Exactly as they appear below, repeat the lines from the one with "Cloud computing, remote" through the one with "Stora Enso otwiera". Drop every picture.

Material to process

____________

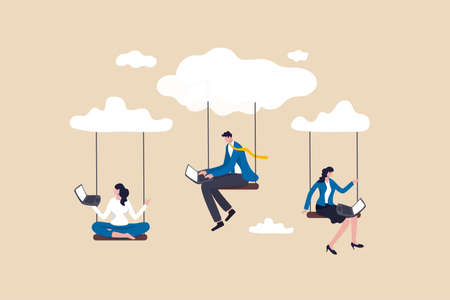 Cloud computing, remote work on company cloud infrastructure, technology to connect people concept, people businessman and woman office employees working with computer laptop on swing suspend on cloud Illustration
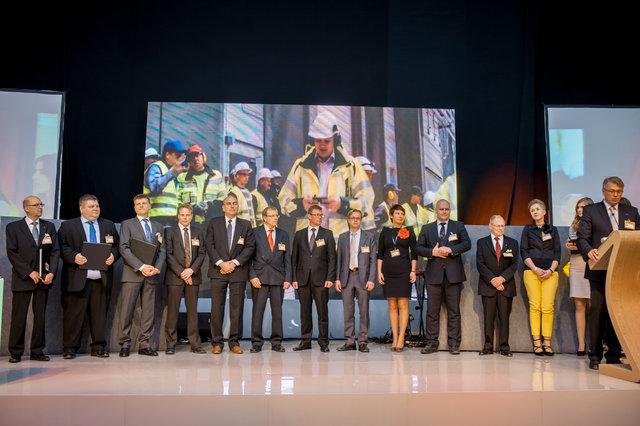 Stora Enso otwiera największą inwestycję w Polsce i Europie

____________

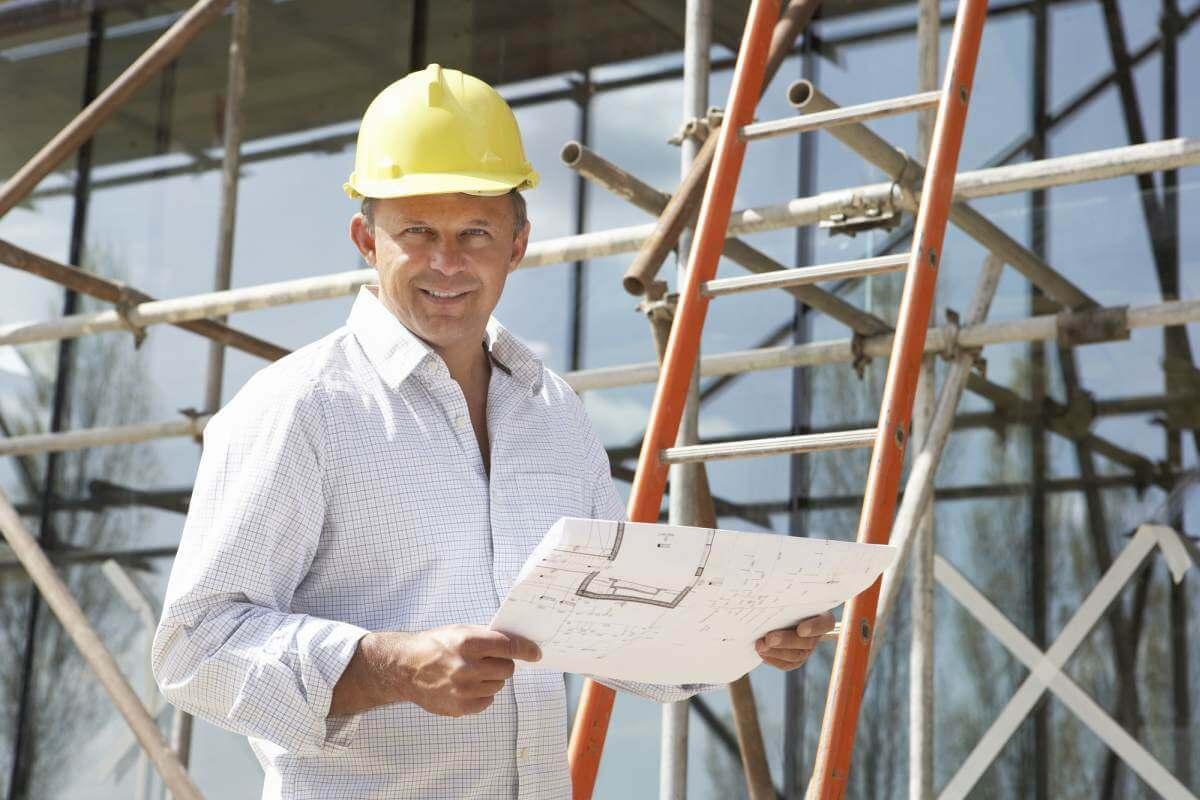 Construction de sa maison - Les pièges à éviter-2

____________

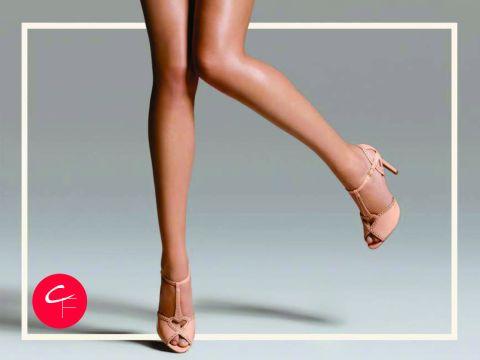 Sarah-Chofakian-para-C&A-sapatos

____________

Response area
 Cloud computing, remote work on company cloud infrastructure, technology to connect people concept, people businessman and woman office employees working with computer laptop on swing suspend on cloud Illustration
 Stora Enso otwiera największą inwestycję w Polsce i Europie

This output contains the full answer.